Audrey Palmer

Personal information
- Born: 21 February 1932 Mutare, Zimbabwe
- Died: February 2007 (aged 74) Mvurwi, Zimbabwe

Sport
- Sport: Field hockey

Senior career
- Years: Team / Caps / Goals
- –: Harare Sports Club / - / -
- –: Mashonaland / - / -

National team
- Years: Team / Caps / Goals
- 1953-1961: Rhodesia /  / -

= Audrey Palmer =

Zimbabwean field hockey player and administrator

Audrey Palmer (21 February 1932 - February 2007) was a Zimbabwean field hockey player, administrator and former international umpire. She served as the President of the Zimbabwe Women's Hockey Association from 1980 to 1995. She was regarded as one of the most devoted personalities to have served for the progress of the Zimbabwe women's national field hockey team at international arena.

== Career ==
Audrey represented Rhodesia women's field hockey team at international level from 1953 to 1961. She also played at club level representing Harare Sports Club and Mashonaland. She also represented South African universities at field hockey competitions while pursuing her higher studies at the Maritzburg University.

After retiring from professional field hockey, she became an administrator and referee. She had also served ad one of the standing umpires being part of first South African Grade A umpires contingent when the Women's Hockey Association of Rhodesia was affiliated with the Women's Hockey Association of South Africa.

She was subsequently appointed as chaperone (caretaker) to amateur Zimbabwe women's national field hockey team at the 1980 Summer Olympics which was held in Moscow. She travelled with the team as a medic, trainer and general supervisor. During the 1980 Summer Olympics, Zimbabwe took the stage on storm creating an upset by claiming a historic gold medal defeating Austria 4–1 in the women's hockey competition where Zimbabwe also ended up as unbeaten winners of the competition despite being relatively inexperienced side at international stage.

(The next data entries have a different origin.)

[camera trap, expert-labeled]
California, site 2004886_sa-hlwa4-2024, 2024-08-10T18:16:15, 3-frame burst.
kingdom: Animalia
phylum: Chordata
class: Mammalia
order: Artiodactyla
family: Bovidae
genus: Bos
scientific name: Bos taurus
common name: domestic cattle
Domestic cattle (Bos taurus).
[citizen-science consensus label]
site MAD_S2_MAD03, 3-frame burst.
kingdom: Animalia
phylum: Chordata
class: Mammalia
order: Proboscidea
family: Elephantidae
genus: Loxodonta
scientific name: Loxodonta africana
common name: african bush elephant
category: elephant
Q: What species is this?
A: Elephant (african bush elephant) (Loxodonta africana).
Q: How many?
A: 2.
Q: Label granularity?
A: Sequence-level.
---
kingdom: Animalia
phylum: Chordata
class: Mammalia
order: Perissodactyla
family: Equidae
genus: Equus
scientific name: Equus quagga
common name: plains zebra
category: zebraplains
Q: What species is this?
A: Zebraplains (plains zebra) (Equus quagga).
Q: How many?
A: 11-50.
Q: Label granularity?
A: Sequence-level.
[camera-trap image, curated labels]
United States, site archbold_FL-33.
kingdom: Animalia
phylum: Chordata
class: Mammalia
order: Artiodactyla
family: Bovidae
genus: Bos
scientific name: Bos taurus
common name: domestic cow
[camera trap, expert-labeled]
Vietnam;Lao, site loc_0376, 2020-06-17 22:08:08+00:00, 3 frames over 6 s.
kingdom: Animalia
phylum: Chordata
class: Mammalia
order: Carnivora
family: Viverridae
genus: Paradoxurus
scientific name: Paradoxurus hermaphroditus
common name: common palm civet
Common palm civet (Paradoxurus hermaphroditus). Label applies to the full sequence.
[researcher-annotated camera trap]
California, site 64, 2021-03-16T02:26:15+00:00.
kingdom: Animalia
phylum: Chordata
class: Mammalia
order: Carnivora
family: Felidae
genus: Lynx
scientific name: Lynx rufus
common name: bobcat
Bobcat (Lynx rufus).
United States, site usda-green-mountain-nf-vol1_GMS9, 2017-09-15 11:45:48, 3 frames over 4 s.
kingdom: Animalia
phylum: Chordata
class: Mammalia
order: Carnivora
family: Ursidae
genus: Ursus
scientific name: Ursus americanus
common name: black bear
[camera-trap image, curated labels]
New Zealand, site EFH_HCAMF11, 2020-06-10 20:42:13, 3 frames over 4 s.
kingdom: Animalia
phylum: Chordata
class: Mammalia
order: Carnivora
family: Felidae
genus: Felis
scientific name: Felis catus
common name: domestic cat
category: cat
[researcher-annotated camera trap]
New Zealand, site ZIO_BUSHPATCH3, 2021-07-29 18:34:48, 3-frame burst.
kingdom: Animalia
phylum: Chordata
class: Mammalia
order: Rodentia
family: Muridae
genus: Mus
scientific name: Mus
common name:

Following Zimbabwe's fairytale triumph in the inaugural edition of the women's hockey tournament at the 1980 Summer Olympics, on her return to Zimbabwe Audrey was unanimously appointed as the President of the Zimbabwe Women's Hockey Association. She served in the relevant position for 15 years until 1995. During her tenure as the President of the Zimbabwe Women's Hockey Association, she collaborated with former Zimbabwean national field hockey player turned coach Anthea Stewart and kick started a women's hockey development program in Zimbabwe to groom youngsters to be part of Zimbabwe setup.

She received the prestigious President's Award in 1997 from the International Hockey Federation recognising her efforts and contributions in uplifting the standards of women's hockey in Zimbabwe. She was also an Honorary Life Member of the Hockey Association of Zimbabwe.